日本の大手靴メーカーを3Dに一挙で体験できるVRモール

コロナ禍が長期化するにつれて、さまざまな専門業界がオンライン展示会に乗り出すようになった。そのなかで靴業界では、日本靴工業会主導で2021年9月に5社合同で靴に関するWeb VRモールを制作した。
日本靴工業会は1950年に発足され、革靴による消費者の利益増進及び国革靴製造業の発展に寄与することを目的とした歴史ある団体だ。なぜ靴業界が、VR展示に挑戦することとなったのだろうか。今回は、VRモールの制作に携わったクレヨンピクチャーズ株式会社ディレクターの松原さんに、業界のVR参入のきっかけや、狙いについてお話を伺った。

BtoBビジネスの販売促進として

VRモールは、各社の最新トレンド情報や季節の新アイテム、社史や自社の取り組みなどを紹介するホームページ、ECサイト、コンテンツサイトへ簡単に遷移するポータルサイトだ。BtoBのビジネスユースをメインに見込んでおり、バイヤー、小売店様に向け新たな商品価値を提示し、販売促進につなげることを目的として開催されている。
今回の試みは、既存のVR展示会の試みなどを踏まえて、日本靴工業会からクレヨンピクチャーズに対してVR活用についての問い合わせがあったことから始まったそうだ。そして制作についての議論を経て、販売ツールとしてデジタル活用に注力したい日本靴工業会から正式な依頼を踏まえ開催が決定したという。

フォトグラメトリによる3Dモデリング

出店会社については、日本靴工業会のホームページにて靴工業会の会員企業も含め公募をし、公募要領に基づいて選定を行った。その結果、大塚製靴株式会社、東立製靴株式会社、株式会社ハルタ、マドラス株式会社、株式会社リーガルコーポレーションなどの企業が集まった。

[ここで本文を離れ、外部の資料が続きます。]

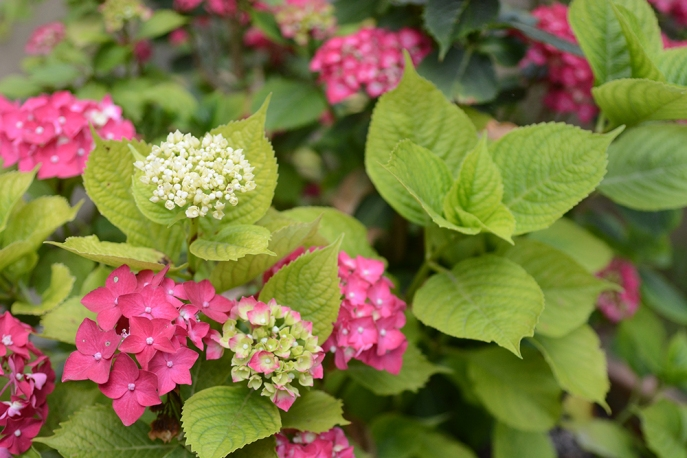 Pink Hydrangeas in bloom, growing hydrangeas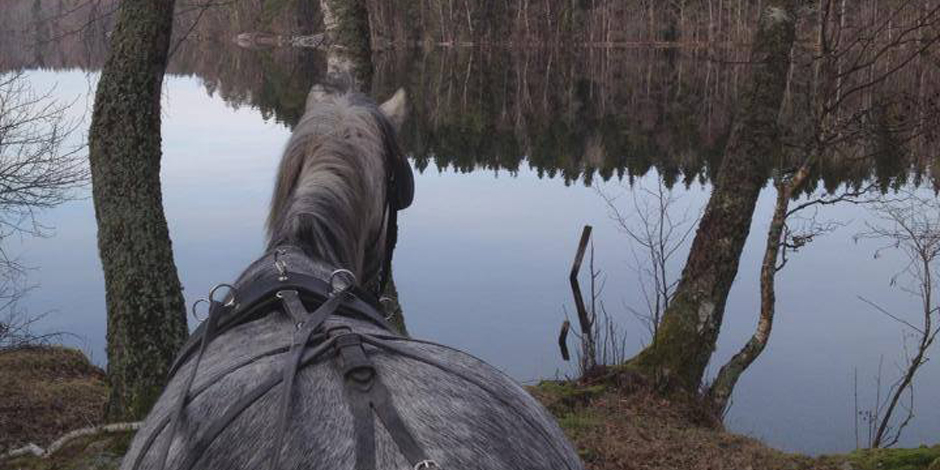 körning med häst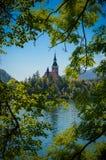 Landskap av Bled kyrkan i Slovenien Fotografering för Bildbyråer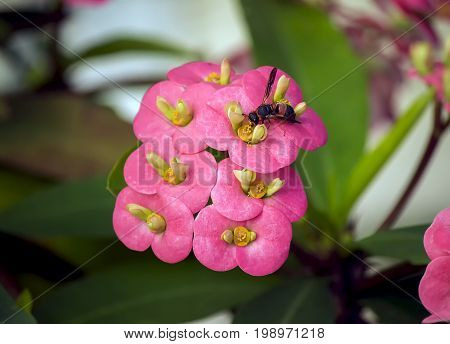 A close-up photo taken on the flowers of the plant known as Crown of Thorns with a wasp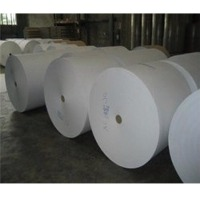 Kraft Paper & Corrugated Paper Roll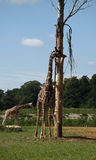 Giraffes at Cotswold wildlife park Royalty Free Stock Image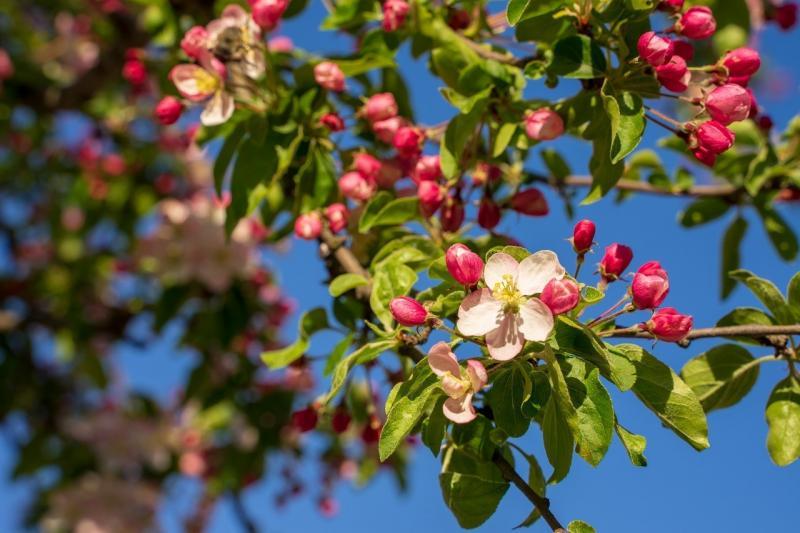 صور تحتوي #إزهار #ربيع #زهر #نحلة #زهرة_الكرز #زهري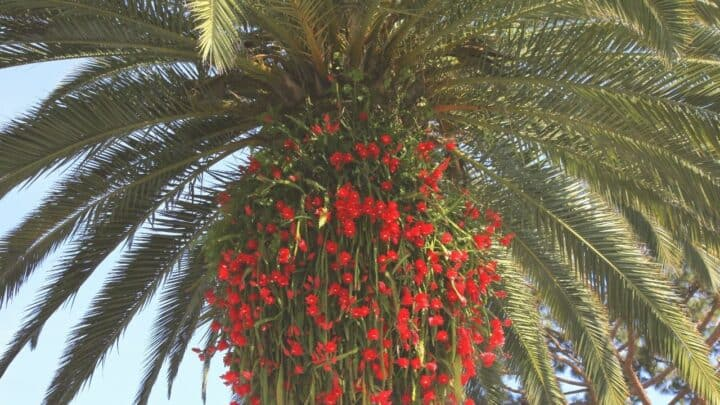Which Plants Go Well with Palm Trees?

これらの企業は、それぞれでデジタル活用の方法を模索していたという。
出店が決まった店舗のプロダクトを3Dモデルにする際には、フォトグラメトリ(対象をさまざまな角度から写真撮影を行ったデータを解析し3Dを作成する)という手法が用いられた。フォトグラメトリを用いることで、3DCGモデリングコストを抑えることができるだけでなく、靴独自の特徴を再現する際にも良い方法であるそうだ。
革靴は各々の製靴メーカーが独自の木型を使用して革靴を制作するため、木型に忠実に3DCGを作成して、会社のアイデンティティを反映する必要がある。そのため、一般的な3DCGにするだけではなく、実際に各社から靴を借りたうえで、あえてフォトグラメトリという手法のもとで3Dを制作したのだという。
松原さんによれば、withコロナの時代のなかで、今まで通りのリアル店舗での接客に加え、今回のようなVRを展開していくことで、さらなる販売促進や新規顧客の獲得へと繋がることを期待しているという。またそこから、少しずつVR技術や普及していくことを考えているという。ファッション業界は特に、低価格志向と高級志向の2極化の上でどちらかがデジタル化していくと見ているようだ。
クレヨンピクチャーズ社全体としては、プロジェクションマッピングやインタラクティブ、イルミネーションなど、得意としている分野をさらに伸ばしつつ、今回のようなVRやARのようなデジタルコンテンツにも力を入れていきたいとのことだ。なかでも特に、アバターコミュニケーションやお買い物ができる空間の開発なども検討している。
今後も靴業界の更なるデジタル化と、クレヨンピクチャーズのアバターを用いた試みの発展に注目していきたい。